_TASK INSTRUCTIONS_
Answer with the exact lines of the following material from the one containing "by Casey Bebernes - Animals - Dogs Portraits" through the one containing "Thumbnail for entry", both end lines included.

** TASK INPUTS follows **

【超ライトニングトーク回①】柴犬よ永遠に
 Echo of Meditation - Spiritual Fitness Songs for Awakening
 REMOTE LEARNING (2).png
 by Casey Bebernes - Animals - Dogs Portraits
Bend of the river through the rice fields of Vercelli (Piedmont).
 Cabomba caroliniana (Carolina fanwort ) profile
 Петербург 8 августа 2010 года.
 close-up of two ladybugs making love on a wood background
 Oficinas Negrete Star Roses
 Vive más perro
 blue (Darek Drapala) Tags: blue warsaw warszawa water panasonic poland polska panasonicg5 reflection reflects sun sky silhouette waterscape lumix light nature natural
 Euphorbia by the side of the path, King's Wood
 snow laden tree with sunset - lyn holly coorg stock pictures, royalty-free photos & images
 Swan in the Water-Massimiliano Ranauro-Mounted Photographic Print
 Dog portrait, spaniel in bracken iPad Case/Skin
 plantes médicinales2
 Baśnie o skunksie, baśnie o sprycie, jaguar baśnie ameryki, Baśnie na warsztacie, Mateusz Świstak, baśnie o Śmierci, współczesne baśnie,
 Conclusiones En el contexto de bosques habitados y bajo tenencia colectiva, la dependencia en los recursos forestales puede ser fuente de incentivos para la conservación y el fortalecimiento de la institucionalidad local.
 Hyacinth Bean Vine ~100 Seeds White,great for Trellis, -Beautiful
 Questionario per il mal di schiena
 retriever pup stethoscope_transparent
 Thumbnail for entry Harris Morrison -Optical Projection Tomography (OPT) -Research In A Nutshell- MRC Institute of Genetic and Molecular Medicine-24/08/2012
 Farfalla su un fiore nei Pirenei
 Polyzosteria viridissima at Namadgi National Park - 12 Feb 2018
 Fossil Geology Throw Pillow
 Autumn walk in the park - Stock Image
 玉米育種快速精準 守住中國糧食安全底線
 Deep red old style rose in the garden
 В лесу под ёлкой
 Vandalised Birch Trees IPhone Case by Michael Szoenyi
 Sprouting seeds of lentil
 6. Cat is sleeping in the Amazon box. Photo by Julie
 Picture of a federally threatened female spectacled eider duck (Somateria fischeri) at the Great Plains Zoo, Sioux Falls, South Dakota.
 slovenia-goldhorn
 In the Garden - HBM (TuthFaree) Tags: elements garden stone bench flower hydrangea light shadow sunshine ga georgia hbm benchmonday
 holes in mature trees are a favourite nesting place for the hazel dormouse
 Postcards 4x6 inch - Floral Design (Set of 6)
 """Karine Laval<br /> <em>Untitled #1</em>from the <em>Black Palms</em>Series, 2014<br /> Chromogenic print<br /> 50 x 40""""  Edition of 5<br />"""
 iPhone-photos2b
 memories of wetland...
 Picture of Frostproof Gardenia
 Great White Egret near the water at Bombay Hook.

** End of TASK INPUTS **

_TASK OUTPUT_
 by Casey Bebernes - Animals - Dogs Portraits
Bend of the river through the rice fields of Vercelli (Piedmont).
 Cabomba caroliniana (Carolina fanwort ) profile
 Петербург 8 августа 2010 года.
 close-up of two ladybugs making love on a wood background
 Oficinas Negrete Star Roses
 Vive más perro
 blue (Darek Drapala) Tags: blue warsaw warszawa water panasonic poland polska panasonicg5 reflection reflects sun sky silhouette waterscape lumix light nature natural
 Euphorbia by the side of the path, King's Wood
 snow laden tree with sunset - lyn holly coorg stock pictures, royalty-free photos & images
 Swan in the Water-Massimiliano Ranauro-Mounted Photographic Print
 Dog portrait, spaniel in bracken iPad Case/Skin
 plantes médicinales2
 Baśnie o skunksie, baśnie o sprycie, jaguar baśnie ameryki, Baśnie na warsztacie, Mateusz Świstak, baśnie o Śmierci, współczesne baśnie,
 Conclusiones En el contexto de bosques habitados y bajo tenencia colectiva, la dependencia en los recursos forestales puede ser fuente de incentivos para la conservación y el fortalecimiento de la institucionalidad local.
 Hyacinth Bean Vine ~100 Seeds White,great for Trellis, -Beautiful
 Questionario per il mal di schiena
 retriever pup stethoscope_transparent
 Thumbnail for entry Harris Morrison -Optical Projection Tomography (OPT) -Research In A Nutshell- MRC Institute of Genetic and Molecular Medicine-24/08/2012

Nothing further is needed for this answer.